Companies classified as Significant Data Fiduciaries (SDFs) may have additional obligations, such as impact assessments or extra compliance measures, which could include location-related requirements if prescribed by future rules.
Why Does Cross-Border Data Regulation Matter?
Cross-border data rules are important for many reasons:
a. Privacy Protection
When data is transferred outside India, it may be subject to foreign laws. The DPDP Act ensures that your privacy rights continue to apply, even if your data is processed abroad.
b. National Security
The government can restrict transfers to certain countries to protect sensitive data and national interests.
c. Business and Innovation
Allowing data transfers helps Indian companies use global cloud services, technology tools, and digital platforms while staying accountable under the law.
d. Consumer Trust
Clear rules give people confidence that their data is protected, even when it moves across borders.
Practical Advice for Individuals and Businesses
Individuals should be mindful of the personal data they share, read privacy policies to understand how their data is used or transferred abroad, and exercise their rights under the DPDP Act if they suspect misuse.

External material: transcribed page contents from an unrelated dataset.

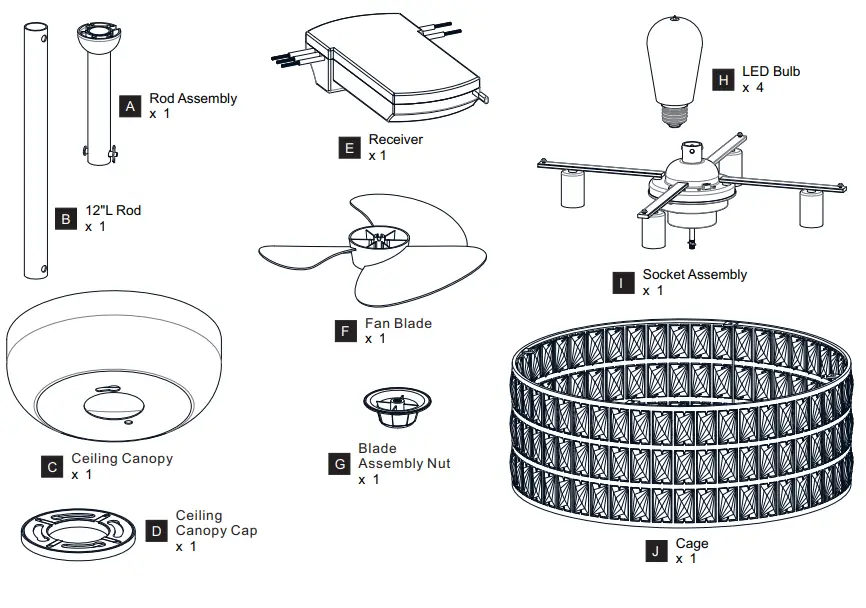 A Rod Assembly
x 1

B 12"L Rod
x 1

C Ceiling Canopy
x 1

D Ceiling Canopy Cap
x 1

E Receiver
x 1

F Fan Blade
x 1

G Blade Assembly Nut
x 1

H LED Bulb
x 4

I Socket Assembly
x 1

J Cage
x 1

Businesses should monitor government notifications on restricted countries, implement strong data protection policies and safeguards (especially with foreign service providers), comply with sector-specific regulations like RBI or SEBI rules, and stay updated on evolving DPDP compliance requirements.
Conclusion
The Digital Personal Data Protection Act, 2023, places India among countries with modern privacy laws. On cross-border data transfers, it takes a balanced approach.
Personal data can be transferred outside India; there is no general ban or mandatory localization under the Act. However, the Central Government can restrict transfers to specific countries through official notifications. As of late 2025, no such restricted list has been published.
Importantly, your privacy rights continue to apply even if your data is processed abroad, and organizations must ensure those rights are protected.
As digital services expand globally, this framework aims to balance individual privacy with the practical needs of businesses operating in a connected world.
Key Takeaways
1. Cross-Border transfers are allowed - The DPDP Act permits personal data to be transferred outside India. There is no prohibition on sending data abroad.
2. Government can restrict certain countries - The Central Government can issue notifications to restrict or prohibit data transfers to specific countries or territories.
3. No restricted list so far - As of now, no official list of banned or restricted countries has been published under the DPDP Act.
4. No general data localization requirement - The Act does not require all personal data to be stored only in India. However, sector regulators like the RBI may require localization for certain types of data.
5. Your rights continue even if data goes abroad - Your rights, including access, correction, erasure, and grievance redressal, remain applicable even if your personal data is processed outside India.